Written problem:
Output every item below verbatim, from the first to the last, without changing a single character.

Scene-based spatial questions
------------------------------

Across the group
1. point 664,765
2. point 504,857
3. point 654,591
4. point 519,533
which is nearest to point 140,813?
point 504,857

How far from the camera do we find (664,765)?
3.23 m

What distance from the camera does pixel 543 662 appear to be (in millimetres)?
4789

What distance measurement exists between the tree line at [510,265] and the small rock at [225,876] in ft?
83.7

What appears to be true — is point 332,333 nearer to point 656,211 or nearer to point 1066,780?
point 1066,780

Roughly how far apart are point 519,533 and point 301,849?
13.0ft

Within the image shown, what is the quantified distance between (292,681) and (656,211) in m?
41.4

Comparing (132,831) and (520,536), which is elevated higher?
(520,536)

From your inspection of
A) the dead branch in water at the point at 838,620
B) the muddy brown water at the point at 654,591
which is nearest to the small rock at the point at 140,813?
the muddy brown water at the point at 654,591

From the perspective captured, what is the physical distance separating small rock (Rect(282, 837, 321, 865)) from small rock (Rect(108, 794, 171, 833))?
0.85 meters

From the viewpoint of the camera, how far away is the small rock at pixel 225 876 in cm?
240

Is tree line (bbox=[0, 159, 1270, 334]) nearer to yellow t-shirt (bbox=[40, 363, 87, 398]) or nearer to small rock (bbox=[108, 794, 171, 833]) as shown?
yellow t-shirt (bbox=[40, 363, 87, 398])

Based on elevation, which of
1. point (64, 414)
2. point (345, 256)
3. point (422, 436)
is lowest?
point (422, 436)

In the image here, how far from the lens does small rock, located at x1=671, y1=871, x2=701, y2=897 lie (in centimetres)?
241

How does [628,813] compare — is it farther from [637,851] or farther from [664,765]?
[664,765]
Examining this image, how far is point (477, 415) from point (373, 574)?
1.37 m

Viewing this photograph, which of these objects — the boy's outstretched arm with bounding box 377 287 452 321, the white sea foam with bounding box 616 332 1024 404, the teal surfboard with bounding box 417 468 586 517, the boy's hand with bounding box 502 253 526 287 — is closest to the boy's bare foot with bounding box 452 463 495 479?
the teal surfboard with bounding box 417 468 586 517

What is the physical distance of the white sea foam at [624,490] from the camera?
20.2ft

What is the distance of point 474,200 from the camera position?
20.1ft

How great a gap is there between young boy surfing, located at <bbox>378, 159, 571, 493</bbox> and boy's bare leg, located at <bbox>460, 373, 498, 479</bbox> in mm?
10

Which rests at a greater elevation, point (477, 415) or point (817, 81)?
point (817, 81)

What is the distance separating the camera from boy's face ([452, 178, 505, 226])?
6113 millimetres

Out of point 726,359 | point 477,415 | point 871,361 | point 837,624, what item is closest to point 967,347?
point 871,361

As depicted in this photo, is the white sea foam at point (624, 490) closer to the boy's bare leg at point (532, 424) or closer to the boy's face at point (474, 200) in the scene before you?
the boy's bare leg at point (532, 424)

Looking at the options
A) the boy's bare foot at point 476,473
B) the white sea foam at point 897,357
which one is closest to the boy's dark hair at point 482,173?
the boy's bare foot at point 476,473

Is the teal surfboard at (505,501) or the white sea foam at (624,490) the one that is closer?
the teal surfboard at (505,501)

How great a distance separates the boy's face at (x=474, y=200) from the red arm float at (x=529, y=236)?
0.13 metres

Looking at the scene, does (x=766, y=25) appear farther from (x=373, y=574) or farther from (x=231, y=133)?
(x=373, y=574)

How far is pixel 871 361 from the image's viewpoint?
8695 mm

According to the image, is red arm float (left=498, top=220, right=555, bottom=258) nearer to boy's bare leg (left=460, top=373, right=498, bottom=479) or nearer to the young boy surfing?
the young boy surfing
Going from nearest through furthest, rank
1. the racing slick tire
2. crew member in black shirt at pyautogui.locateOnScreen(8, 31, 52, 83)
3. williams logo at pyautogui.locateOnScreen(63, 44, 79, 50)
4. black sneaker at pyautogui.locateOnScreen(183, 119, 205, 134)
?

------------------------------

The result:
Across the group
1. point 664,765
2. point 504,857
3. point 654,591
4. point 519,533
which is nearest to point 140,813?
point 504,857

How far from the camera do we find (664,765)?
3.23 m

What distance from the camera does pixel 543 662 appear to be (in millimetres)?
4789

What distance measurement exists between the tree line at [510,265] and the small rock at [225,876] in ft?
83.7

What appears to be true — is point 332,333 nearer to point 656,211 or nearer to point 1066,780?
point 1066,780

Roughly how far apart are point 519,533 and point 301,849?
13.0ft

Within the image shown, what is the quantified distance between (292,681) and (656,211) in m?
41.4

Comparing (132,831) and (520,536), which is elevated higher?
(520,536)

From your inspection of
A) the dead branch in water at the point at 838,620
B) the muddy brown water at the point at 654,591
which is nearest to the small rock at the point at 140,813?
the muddy brown water at the point at 654,591

From the perspective captured, what is the physical distance separating small rock (Rect(282, 837, 321, 865)) from small rock (Rect(108, 794, 171, 833))?
0.85 meters

From the viewpoint of the camera, how far away is the small rock at pixel 225 876 in cm?
240

Is tree line (bbox=[0, 159, 1270, 334]) nearer to yellow t-shirt (bbox=[40, 363, 87, 398]) or nearer to small rock (bbox=[108, 794, 171, 833]) as shown?
yellow t-shirt (bbox=[40, 363, 87, 398])

Based on elevation, which of
1. point (64, 414)
2. point (345, 256)
3. point (422, 436)
is lowest?
point (422, 436)

In the image here, how far from the lens does small rock, located at x1=671, y1=871, x2=701, y2=897 lie (in centimetres)?
241

How does [628,813] compare — is it farther from [637,851] or farther from [664,765]?
[664,765]
Examining this image, how far is point (477, 415) from point (373, 574)?
1.37 m

Viewing this photograph, which of these objects — the boy's outstretched arm with bounding box 377 287 452 321, the white sea foam with bounding box 616 332 1024 404, the teal surfboard with bounding box 417 468 586 517, the boy's hand with bounding box 502 253 526 287 — is closest to the boy's bare foot with bounding box 452 463 495 479?
the teal surfboard with bounding box 417 468 586 517

What is the physical distance of the white sea foam at [624,490] from the camera?
20.2ft

What is the distance of point 474,200 from the camera position?
20.1ft

How great a gap is there between young boy surfing, located at <bbox>378, 159, 571, 493</bbox> and boy's bare leg, located at <bbox>460, 373, 498, 479</bbox> in mm?
10

Which rests at a greater elevation, point (477, 415) or point (817, 81)?
point (817, 81)

What is the distance separating the camera from boy's face ([452, 178, 505, 226])?
6113 millimetres

Out of point 726,359 | point 477,415 | point 871,361 | point 837,624, what item is closest to point 967,347?
point 871,361

As depicted in this photo, is the white sea foam at point (624, 490) closer to the boy's bare leg at point (532, 424) or closer to the boy's face at point (474, 200) in the scene before you?
the boy's bare leg at point (532, 424)

Looking at the options
A) the boy's bare foot at point 476,473
B) the white sea foam at point 897,357
which one is closest to the boy's dark hair at point 482,173?
the boy's bare foot at point 476,473

Is the teal surfboard at (505,501) or the white sea foam at (624,490) the one that is closer?
the teal surfboard at (505,501)

How great a distance separates the boy's face at (x=474, y=200) from the red arm float at (x=529, y=236)?
0.13 metres

Looking at the scene, does (x=766, y=25) appear farther from (x=373, y=574) or farther from (x=231, y=133)?
(x=373, y=574)

How far is pixel 871 361 from the image's viewpoint?
8695 mm

According to the image, is red arm float (left=498, top=220, right=555, bottom=258) nearer to boy's bare leg (left=460, top=373, right=498, bottom=479) or nearer to the young boy surfing?
the young boy surfing
Going from nearest through furthest, rank
1. the racing slick tire
2. crew member in black shirt at pyautogui.locateOnScreen(8, 31, 52, 83)
3. williams logo at pyautogui.locateOnScreen(63, 44, 79, 50)
4. black sneaker at pyautogui.locateOnScreen(183, 119, 205, 134)
?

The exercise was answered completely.